**RECORD SET**
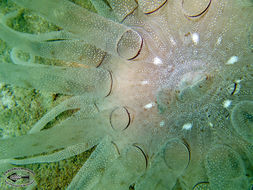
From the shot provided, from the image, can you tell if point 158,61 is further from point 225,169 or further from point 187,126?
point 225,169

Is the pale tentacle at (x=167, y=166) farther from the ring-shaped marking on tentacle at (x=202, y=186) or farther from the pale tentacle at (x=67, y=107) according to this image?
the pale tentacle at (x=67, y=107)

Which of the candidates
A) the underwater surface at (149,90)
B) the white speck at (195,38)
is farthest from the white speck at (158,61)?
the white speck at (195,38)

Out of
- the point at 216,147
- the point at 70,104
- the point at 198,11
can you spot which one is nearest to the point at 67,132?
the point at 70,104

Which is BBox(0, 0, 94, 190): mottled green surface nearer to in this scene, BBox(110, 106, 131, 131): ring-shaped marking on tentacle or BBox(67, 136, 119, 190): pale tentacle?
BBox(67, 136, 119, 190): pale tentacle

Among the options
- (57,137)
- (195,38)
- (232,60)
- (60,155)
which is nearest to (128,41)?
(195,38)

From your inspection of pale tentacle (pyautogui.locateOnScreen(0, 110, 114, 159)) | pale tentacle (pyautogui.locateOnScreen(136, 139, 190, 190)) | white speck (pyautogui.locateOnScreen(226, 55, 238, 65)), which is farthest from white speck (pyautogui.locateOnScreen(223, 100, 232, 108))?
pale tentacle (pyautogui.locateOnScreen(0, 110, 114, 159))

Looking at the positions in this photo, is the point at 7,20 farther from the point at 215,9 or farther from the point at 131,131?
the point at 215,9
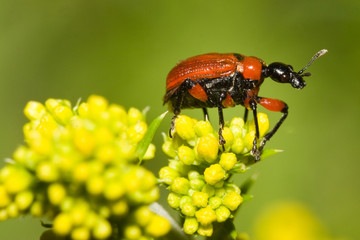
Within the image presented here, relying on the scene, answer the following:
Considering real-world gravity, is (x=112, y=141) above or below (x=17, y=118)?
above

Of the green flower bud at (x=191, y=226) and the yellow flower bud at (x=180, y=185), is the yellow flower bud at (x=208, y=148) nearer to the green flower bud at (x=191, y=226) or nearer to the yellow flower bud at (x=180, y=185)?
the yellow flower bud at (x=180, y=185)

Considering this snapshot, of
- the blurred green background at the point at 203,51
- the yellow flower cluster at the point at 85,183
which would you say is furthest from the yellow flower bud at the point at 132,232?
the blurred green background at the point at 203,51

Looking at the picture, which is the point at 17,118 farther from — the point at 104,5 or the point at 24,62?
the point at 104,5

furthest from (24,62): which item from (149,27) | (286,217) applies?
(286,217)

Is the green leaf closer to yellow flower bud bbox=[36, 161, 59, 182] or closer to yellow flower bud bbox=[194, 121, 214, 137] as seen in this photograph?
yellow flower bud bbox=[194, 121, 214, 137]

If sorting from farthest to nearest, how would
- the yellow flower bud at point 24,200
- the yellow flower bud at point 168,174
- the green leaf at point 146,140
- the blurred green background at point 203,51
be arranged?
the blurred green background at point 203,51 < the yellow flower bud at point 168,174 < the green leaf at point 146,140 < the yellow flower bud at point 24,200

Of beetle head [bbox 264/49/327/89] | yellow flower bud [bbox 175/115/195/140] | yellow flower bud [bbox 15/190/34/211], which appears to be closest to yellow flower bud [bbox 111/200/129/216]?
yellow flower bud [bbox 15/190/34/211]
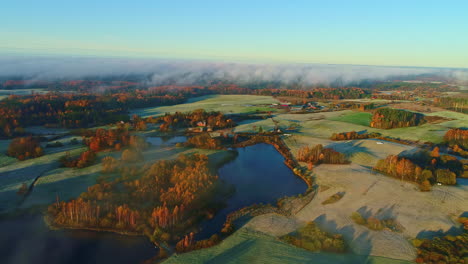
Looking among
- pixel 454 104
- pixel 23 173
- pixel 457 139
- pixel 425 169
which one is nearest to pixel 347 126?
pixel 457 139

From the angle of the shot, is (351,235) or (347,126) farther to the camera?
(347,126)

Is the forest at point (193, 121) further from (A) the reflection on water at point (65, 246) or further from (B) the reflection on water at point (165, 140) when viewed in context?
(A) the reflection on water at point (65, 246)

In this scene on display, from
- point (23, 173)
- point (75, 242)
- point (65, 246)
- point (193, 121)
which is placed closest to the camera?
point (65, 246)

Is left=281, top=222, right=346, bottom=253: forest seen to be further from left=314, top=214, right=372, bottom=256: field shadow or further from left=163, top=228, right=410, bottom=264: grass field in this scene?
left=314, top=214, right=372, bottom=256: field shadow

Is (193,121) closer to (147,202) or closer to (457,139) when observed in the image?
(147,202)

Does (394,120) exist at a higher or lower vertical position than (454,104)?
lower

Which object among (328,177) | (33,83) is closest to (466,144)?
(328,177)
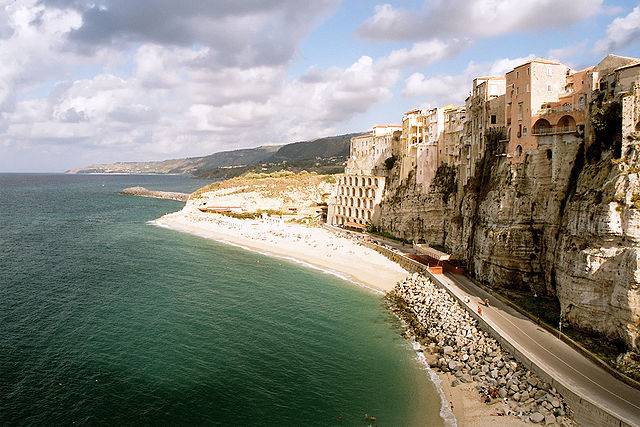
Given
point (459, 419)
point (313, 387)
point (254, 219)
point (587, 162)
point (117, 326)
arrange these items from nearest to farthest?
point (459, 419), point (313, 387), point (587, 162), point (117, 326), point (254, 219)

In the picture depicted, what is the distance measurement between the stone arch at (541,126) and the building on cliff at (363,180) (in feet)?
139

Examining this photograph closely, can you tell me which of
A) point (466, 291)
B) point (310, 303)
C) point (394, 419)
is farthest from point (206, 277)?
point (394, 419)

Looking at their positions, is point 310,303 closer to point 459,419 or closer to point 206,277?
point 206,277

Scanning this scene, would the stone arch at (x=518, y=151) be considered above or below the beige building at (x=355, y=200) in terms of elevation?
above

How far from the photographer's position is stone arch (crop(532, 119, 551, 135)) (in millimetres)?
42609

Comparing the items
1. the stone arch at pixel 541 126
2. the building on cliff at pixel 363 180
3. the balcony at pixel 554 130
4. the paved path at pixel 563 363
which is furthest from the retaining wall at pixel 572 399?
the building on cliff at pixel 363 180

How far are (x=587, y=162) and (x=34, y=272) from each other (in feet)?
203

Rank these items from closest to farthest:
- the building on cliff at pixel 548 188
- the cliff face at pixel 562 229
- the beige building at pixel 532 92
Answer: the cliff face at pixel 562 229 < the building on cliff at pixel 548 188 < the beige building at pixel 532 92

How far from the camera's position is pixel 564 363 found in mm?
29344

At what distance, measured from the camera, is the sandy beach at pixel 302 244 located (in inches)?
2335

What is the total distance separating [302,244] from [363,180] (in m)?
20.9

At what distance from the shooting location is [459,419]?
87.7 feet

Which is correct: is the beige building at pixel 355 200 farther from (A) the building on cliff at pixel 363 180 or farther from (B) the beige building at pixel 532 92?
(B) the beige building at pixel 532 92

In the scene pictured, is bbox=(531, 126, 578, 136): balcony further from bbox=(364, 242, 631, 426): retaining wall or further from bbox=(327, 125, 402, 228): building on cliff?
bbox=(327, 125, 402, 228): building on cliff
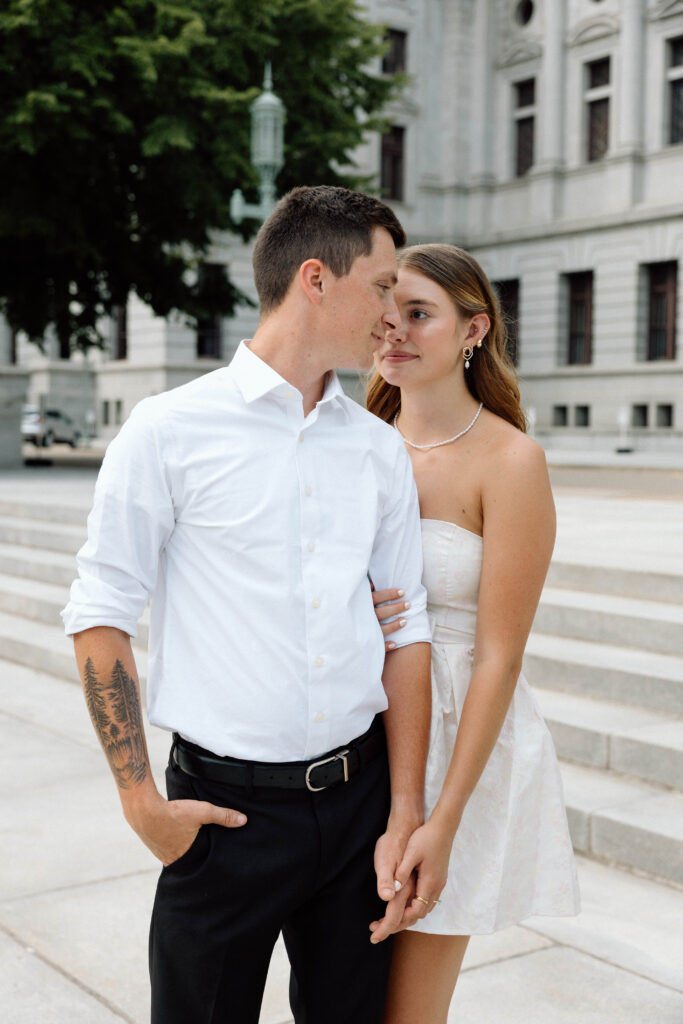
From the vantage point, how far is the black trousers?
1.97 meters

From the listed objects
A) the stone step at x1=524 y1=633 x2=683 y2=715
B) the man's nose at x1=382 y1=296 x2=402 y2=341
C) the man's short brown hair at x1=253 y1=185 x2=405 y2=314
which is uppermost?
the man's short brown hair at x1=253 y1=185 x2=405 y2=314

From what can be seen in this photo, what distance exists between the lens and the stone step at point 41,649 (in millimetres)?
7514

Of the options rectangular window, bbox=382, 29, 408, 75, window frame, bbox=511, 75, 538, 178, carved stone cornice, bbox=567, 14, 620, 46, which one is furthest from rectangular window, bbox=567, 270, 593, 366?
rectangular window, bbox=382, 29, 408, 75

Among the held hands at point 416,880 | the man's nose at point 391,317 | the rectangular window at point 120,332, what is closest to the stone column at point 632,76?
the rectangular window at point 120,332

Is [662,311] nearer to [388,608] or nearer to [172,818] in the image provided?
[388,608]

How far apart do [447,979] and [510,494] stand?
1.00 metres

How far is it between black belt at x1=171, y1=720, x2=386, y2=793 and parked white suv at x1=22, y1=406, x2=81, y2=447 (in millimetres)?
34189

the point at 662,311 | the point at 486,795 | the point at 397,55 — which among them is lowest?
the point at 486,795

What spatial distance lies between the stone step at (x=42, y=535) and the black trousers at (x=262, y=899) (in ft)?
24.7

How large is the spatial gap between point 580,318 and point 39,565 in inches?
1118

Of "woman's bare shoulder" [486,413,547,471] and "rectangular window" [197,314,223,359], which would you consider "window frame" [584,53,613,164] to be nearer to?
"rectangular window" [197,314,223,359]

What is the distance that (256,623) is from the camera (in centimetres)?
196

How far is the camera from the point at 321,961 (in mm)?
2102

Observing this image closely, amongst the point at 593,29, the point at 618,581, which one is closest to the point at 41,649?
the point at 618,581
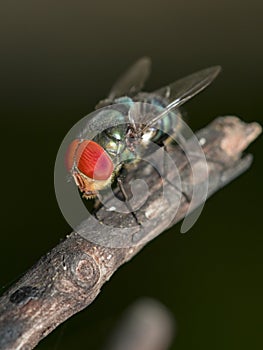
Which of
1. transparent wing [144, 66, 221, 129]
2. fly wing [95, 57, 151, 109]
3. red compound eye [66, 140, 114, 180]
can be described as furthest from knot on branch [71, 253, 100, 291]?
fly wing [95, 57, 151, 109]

**WORK TO DO**
Count the lines in the records above that contain the string "marking", matching case exactly. Reply with the number alone.

**RESPONSE TO THE EXERCISE**
2